I don’t understand what this match was going for. I can’t for the life of me figure out why Yoshida was the one to make it out of his block, especially considering who the other block winners were. Yoshida’s block also consisted of Jason Lee, BxB Hulk, Genki Horiguchi, & Ben-K. Lee is on an upward trajectory but isn’t at a semi-finalist level, and Hulk has slid down the scale past semi-final trajectory. Horiguchi is always going to be there and be a credible defeat, and Ben-K, to me, was the perfect opponent. He is young, he’s hot, and Ben-K winning over Yoshino, Doi, or YAMATO, while it would be surprising, doesn’t sound impossible. Yoshida was a guaranteed loss, and a huge blow to the match quality mindset.

It’s not that Yoshida is actively bad, but he’s never going to have a truly great match. He is not on the level of a Doi, YAMATO, or Yoshino, and while the other members of his block might not be, they can hang with the other block winners in their style of match. This was a Yoshida match. Very slow, lots of gimmicks, and a rollup finish at the end. I knew what I was getting myself into, and yet here I am, mildly upset.

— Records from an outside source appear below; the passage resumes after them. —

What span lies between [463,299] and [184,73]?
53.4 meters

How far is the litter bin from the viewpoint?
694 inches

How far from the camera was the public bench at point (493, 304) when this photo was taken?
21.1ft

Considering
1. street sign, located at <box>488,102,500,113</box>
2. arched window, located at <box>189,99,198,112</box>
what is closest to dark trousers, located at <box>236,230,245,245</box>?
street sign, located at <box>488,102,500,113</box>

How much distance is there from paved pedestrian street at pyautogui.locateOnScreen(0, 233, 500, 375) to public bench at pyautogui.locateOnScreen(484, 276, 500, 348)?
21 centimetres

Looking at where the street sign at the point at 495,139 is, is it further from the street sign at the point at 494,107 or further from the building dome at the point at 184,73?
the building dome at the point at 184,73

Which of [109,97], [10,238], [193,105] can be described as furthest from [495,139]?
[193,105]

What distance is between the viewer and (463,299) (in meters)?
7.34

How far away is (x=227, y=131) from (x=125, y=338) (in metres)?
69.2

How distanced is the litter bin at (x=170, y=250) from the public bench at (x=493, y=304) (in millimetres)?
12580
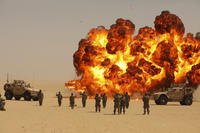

The match was whatever. That’s the best word to describe it. It had its moments, but for a King of Gate semi-final and in the semi-main event of Korakuen Hall, I just have to scratch my head at this booking decision. Ben-K could’ve looked great in a loss, or Horiguchi could’ve made Yoshino look deadly in a hard-fought battle, but instead we got Takashi Yoshida, and everything stayed average. DUD-level booking, but a fine match. ***1/4


I was very close to hating this match. As strange as that sounds, I was afraid that Dragon Gate, having just made a booking blunder in the prior match, was going to double down and have match structure issues in this match. To me, the far more interesting match on paper is Doi vs. Yoshino, so I expected to see Doi in control, fighting to keep YAMATO down for the count.

Instead, YAMATO was dominant. He controlled Doi for the opening two thirds of this match and was first in the race of who can hit their big moves first. Quite frankly, this looked like it was going to be nearly a Doi squash. Finally, Doi fought back. He put up a damn good fight, too, throwing everything he had at YAMATO.

YAMATO is a fierce competitor, however, and he was determined to reach his second King of Gate finals. He won the tournament in 2015, and after dropping Doi with the Ragnarok, he is one win away from becoming a two-time winner. This match starts off very slow. It is a typical Dragon Gate main event, where the opening portion is so slow, but the finishing run is so good. This is one of those matches where the finishing stretch is so good that it saved whatever faults the match had previously. ****1/4

“YAMATO closed the show out. He knows what type of opponent Yoshino is. Everyone does. Tokyo is pretty far from Hakata so anyone that can’t make it can watch on the Dragon Gate Network. It was his mission to win KOG and go on to win the Dream Gate to prove this was his ring. The fans should just be quiet and enjoy the ride.” IHeartDG.com

Final Thoughts:

This show had two great matches on it. Any show with two great matches is in some form or fashion a good show. There is a lot to be excited about as Dragon Gate plows ahead towards Kobe World, but I am still uncertain of the future of this company. The booking still clashes with what I’d like, and there is an entire generation of wrestlers stuck working opening matches with no end in sight. It’s so much good and bad, and I am still unsure of which side outweighs the other. For now, I can call this show a winner. Thumbs up for the King of Gate semi-finals.